''25 Kasım Kadına Yönelik Şiddete Karşı Mücadele Günü''
Kadına yönelik şidetin toplum genelinde meşruluğunu gösteren bir yazıyı paylaşmak istiyorum sizlerle
Haydarın Karısına yazdığı mektup
''Menekşe moru gözlüm, al yanaklım, seni bir daha dövmeyeceğim. Lütfen artık eve dön. Bak Yaşar halıya kustu, kusmuk seni bekliyor. Ayaklarım bugün de hep seni aradı, yıkanmak için. Seni çok arıyorum, bir haftadır akşam rakılarının tadı tuzu yok... Ev sensiz çok ıssız.

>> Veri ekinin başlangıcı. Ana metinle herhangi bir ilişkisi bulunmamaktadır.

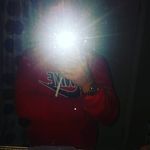 Eric Slater - @ericslater21 - Instagram
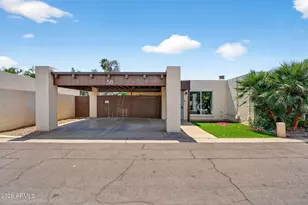 1725 N Date, Mesa, AZ 85201 - Photo 1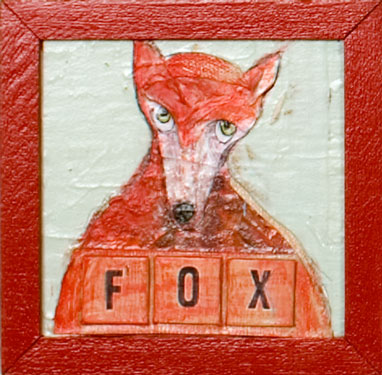 fox72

Gerçi nasıl, nerede yattığımı, kime nasıl öptüğümü falan hiç hatırlamıyorum ama onun sen olmadığını bir büyük rakının sonunda dahi hissedebiliyorum.
Kezban, ben sana aşığım. Eve döndüğün gün, bunu arkadaşlarla kutlayacağım. Sen, kanlar içerisinde evden kaçarken nasıl duygulandığımı bilemezsin. Elimdeki şişeyi, hırsımdan ananın fotoğrafına fırlattım. (Artık duvarları gelince silersin.) Kezban bir de gelirken 2 paket kısa Maltepe getirebilir misin?
Dün Zeynep okula gitmeyip dolma sardı, ben de okeye dönerken dikkatleri dağıtmak için habire dolma yiyip,"yiyin yiyin nefis olmuş" dedim. Nasıl zeka ama.. Zeynep'in tezkeresinde okul ve sınıf kısmını boş bıraktım. Onu da mı ben dolduracağım?
Bu sabah seni kaçırışım aklıma geldi, efkarlanıp bir cıgara yaktım. On dört yaşlarında taş gibi kızdın. Nasıl; Mehmet, Abidin, Ramazan, Yusuf gelip seni döve döve taksiye atmıştık? Peki, seni piknik tüpü ile dövüşümü hatırlıyor musun? Yeni evliydik, bir boğaz gezisi dönüşüydü. Mehmetgiller kapıda bekliyorlardı, sen daha roka bile hazırlamamıştın ve Ramazan içeriden "ROKA!" diye bağırmıştı. Mutfağın kapısını içeriden nasıl kilitlediğimi, ocağın oradan tüpü nasıl kaptığımı falan hiç hatırlamıyorum. O gece Ramazan 'lar gidince sen Yaşar ‘ı doğurdun. Huysuz mu huysuz, koca burunlu Yaşarımı... Bu arada son maaşınla Yaşar ’a don falan aldım...
Artık yuvana dön, asabımı bozma! ''Kocan Haydar!!!(netten)
okuduğunuzda gülebilirsiniz ama bunları yaşayan kadınlar gerçekten de var.
Kadınlarımıza tehlike yabancılardan değilde özellikle en yakınındaki erkekten geliyor.milyonlarca kadın için ev artık bir sığınak değil de dehşet yuvası. Dünyanın birçok ülkesinde ekonomik bağımlılık, gelenekler, dinsel faktörler ve yoksulluk, kadınları tacize ve şiddete katlanmaya zorluyor.Kadına yönelik şiddetin bildik hüzünlü öyküleri, geleneksel kabul edişler, toplumun ve devletin duyarsızlığıyla büyüyor.Şiddet sadece bedenlere zarar vermiyo kadının kendine olan özsaygısını ya zayıflatıyor yada tamamen yok ediyor.